- **Task**
Extract the lines of the records from the line containing "Noting what is visible" up to and including the line containing "In this photograph, how", and reproduce them word for word.

- **Questions about scene geometry**

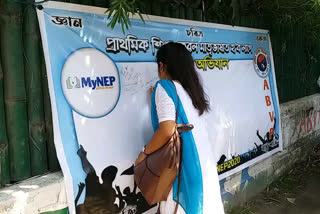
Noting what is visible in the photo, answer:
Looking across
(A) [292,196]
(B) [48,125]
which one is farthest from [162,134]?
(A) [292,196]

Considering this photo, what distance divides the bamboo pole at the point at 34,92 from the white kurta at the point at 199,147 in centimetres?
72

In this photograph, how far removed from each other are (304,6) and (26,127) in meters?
==
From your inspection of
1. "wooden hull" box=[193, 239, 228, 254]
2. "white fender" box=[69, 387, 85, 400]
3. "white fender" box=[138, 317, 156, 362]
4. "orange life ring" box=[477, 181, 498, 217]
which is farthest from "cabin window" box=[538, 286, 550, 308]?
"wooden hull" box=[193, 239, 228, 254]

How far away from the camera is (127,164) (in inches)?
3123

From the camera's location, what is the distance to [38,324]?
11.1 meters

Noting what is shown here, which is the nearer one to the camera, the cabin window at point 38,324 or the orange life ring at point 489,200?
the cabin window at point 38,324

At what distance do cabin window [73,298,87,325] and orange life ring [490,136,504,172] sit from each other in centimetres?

- **Result**
Noting what is visible in the photo, answer:
Looking across
(A) [292,196]
(B) [48,125]
which one is farthest from [162,134]?
(A) [292,196]

Considering this photo, what distance divides the bamboo pole at the point at 34,92 from the white kurta at the point at 199,147 in centimetres?
72

In this photograph, how far removed from each other are (304,6) and (26,127) in meters?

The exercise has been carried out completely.